I'm a Lutheran. While we Lutherans believe in the priesthood of the people, we do not preach unless properly called and ordained by the church. I have been writing sermons for some time and may some day go to seminary, if it please God. Until then, I have no authority to preach, and therefore these sermons should be taken for what they are: not an educated and authoritative teaching on the word of God, but an exercise in studying said word and writing my discoveries in sermon form.

Hymns are from Evangelical Lutheran Worship unless otherwise specified.

Friday 16 March 2012

Year A, lectionary 26 (September 25, 2011)

·         Ezekiel 18:1-4, 25-32
·         Psalm 25:1-9 (6)
·         Philippians 2:1-13
·         Matthew 21:23-32

Jesus said to them, "Truly I tell you, the tax collectors and the prostitutes are going into the kingdom of God ahead of you."

Jesus never liked self-righteousness. Neither do the rest of us; at least we don't like it in other people. If they are self-righteous, it challenges our self-righteousness. And of course we are right and they are wrong. Not even because we're bad people, but because certainty is a physical process in the brain. It has nothing to do with the validity of our ideas, or with the amount of evidence for or against us. It simply comes from physical processes in the brain, stronger in some people than in others. Indeed our will is literally in bondage to our sinful nature, because our physical brain strengthens us in our certainties, whether we are right or wrong.

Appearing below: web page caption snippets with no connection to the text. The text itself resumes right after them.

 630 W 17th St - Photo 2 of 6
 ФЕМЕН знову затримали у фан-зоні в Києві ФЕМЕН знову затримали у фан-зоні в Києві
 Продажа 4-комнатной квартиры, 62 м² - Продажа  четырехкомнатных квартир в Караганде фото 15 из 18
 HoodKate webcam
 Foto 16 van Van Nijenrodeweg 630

Questioning our own thoughts is a cognitive skill that many of us don't practice. And the more we're successful and respected by the world, the less we tend to question our certainties. We have respectable jobs that we've held for years; we have big houses with big mortgages based on our respectable jobs; we have big cars with big loans also financed by our respectable jobs; we have RRSPs; we donate a few hundred bucks here and there and sometimes volunteer a little. We're pillars of society. We're respected. We're righteous. Plus we go to church! Even God says we're righteous!

No he doesn't. God tells us we're sinners. Saints, too. What's a saint? It's a sinner who knows he's a sinner. A saint is not self-righteous, but contrite. He knows he's a sinner. That's why he's a saint: because he questions his own certainties. We act and talk out of our certainties. We send money to the Third World because we're certain it helps. We judge those who don't come to church because we're certain they're doomed.

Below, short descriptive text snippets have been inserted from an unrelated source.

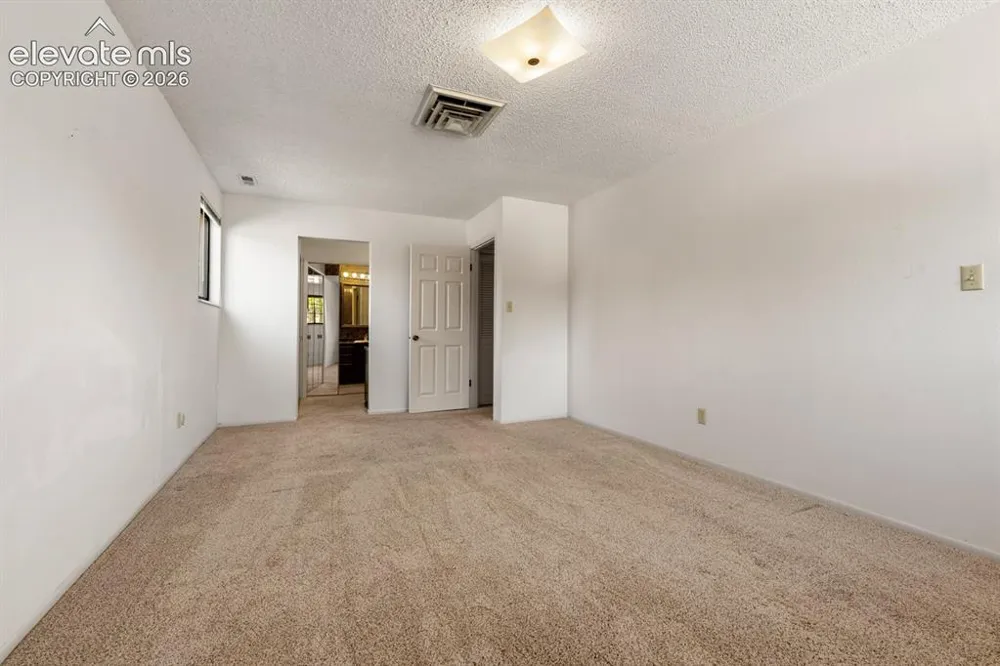 4 Yarrow Court Pueblo, CO 81001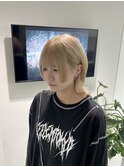 ブロンドベージュ/ダブルカラー/ケアブリーチ/ハイトーン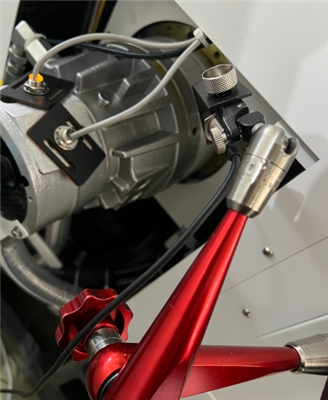 L'analitzador de vibracions KMbalancer II+ i l'equilibrador dinàmic van ajuda...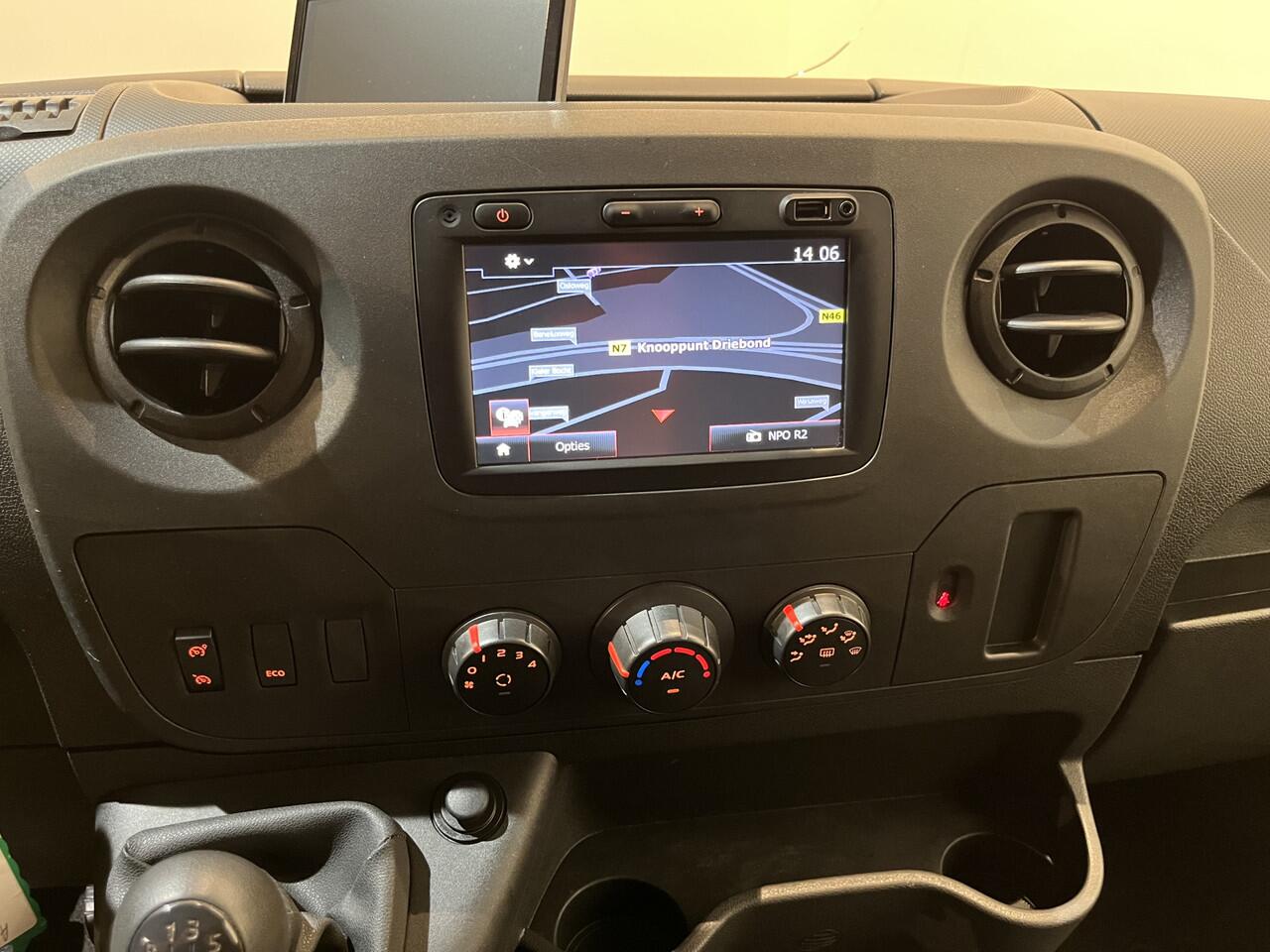 Renault MASTER 2.3 dCi L1H2 130 PK Servicebus / Modul-System Inrichting / Euro 6 / Airco / Cruise Control / Camera / Navigatie / Trekhaak / 73.900 KM !!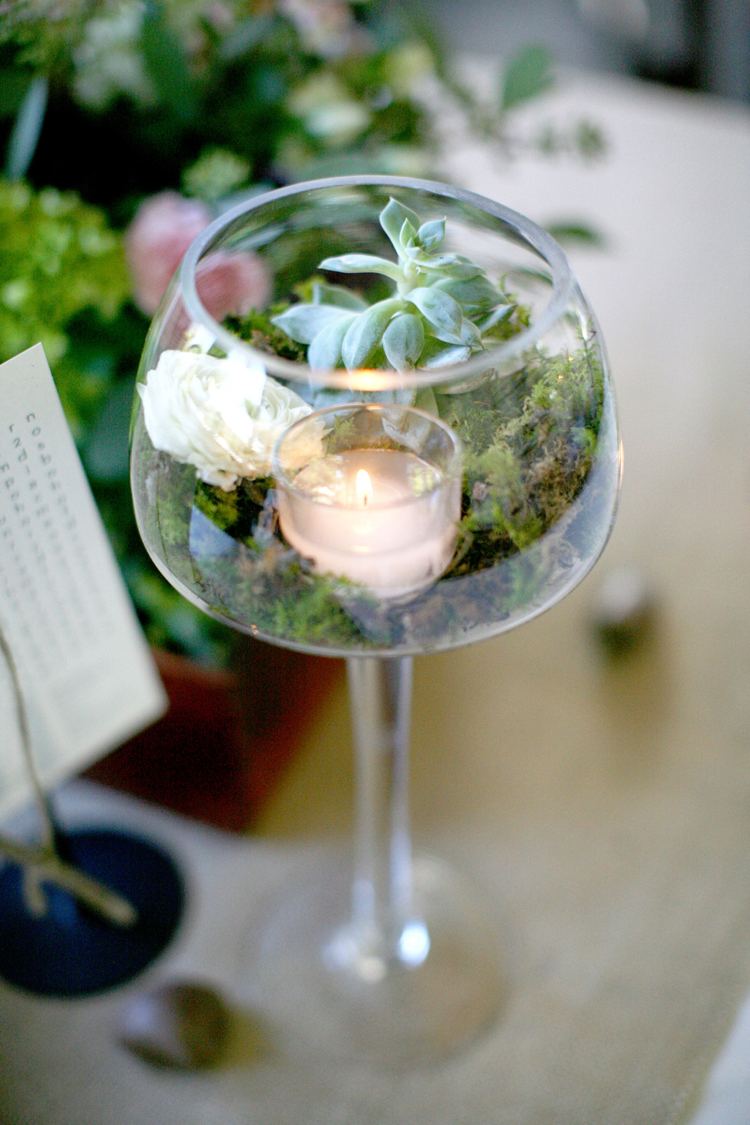 Blomma dekoration i vinglas ljusstake vit ros saftig växt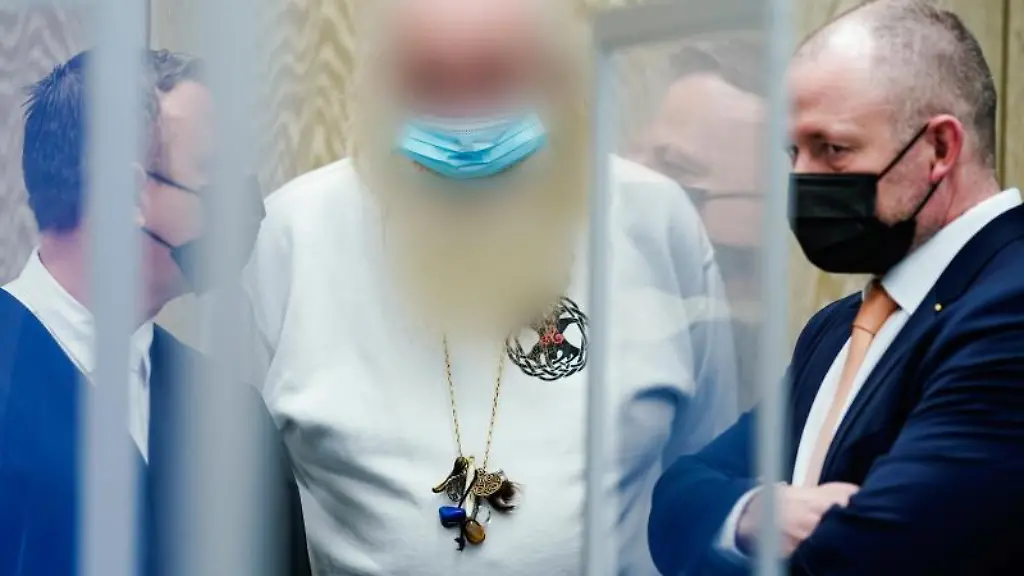 Karl-B-M-einer-der-Angeklagten-spricht-im-Verhandlungssaal-des-Landgerichts-mit-seinen-Anwaelten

A saint is a sinner who questions his certainties. This is difficult cognitively and physically, because we are fighting against the processes of our brain. Indeed guilt, the knowledge that we have done wrong, is physically painful. We hate this feeling, so we cling to our certainties all the more. The self-righteous man makes excuses to get rid of the guilt without changing his actions; the saint accepts his guilt, despite the emotional and physical pain, and changes his actions.

Why are the prostitutes and tax collectors going into the kingdom of God ahead of the Pharisees? Because they have no certainty. They know they are wrong. They know they are sinners. Not because we tell them, but because in their own minds, they accept the guilt. They cannot cling to certainty anymore. Criminals, addicts, saints, they know they are wrong. They overcome their brains' need to be certain and endure the pain of guilt. And so they are saved. We know we are saved by faith, but what is faith? It is not the certainty that we are right about God. For as Paul said, "hope that is seen is not hope, for who hopes for what he already sees? But if we hope for what we do not see, with perseverance we wait eagerly for it." Faith is the opposite of certainty. Faith is rejecting our certainty and facing our guilt, and hoping without certainty, that through Christ Jesus and his sacrifice, we are saved anyway.

So you who are certain, start questioning yourselves. Is your big house with the big mortgage righteous? Is your faithful church attendance righteous? Is your respectability righteous? Is your mealy-mouthed pious talk righteous? Is any of this righteous in the eyes of God? Or are the criminals, the addicts, the homeless, the mentally ill, going into the kingdom of God ahead of you? Did not the Master tell us that it is more difficult for a rich man to enter the kingdom of God than for a camel to go through the eye of a needle? Therefore question your certainties, your righteousness, your respectability, and be more like the sinners and the outcasts, so that you may go with them into the kingdom of God.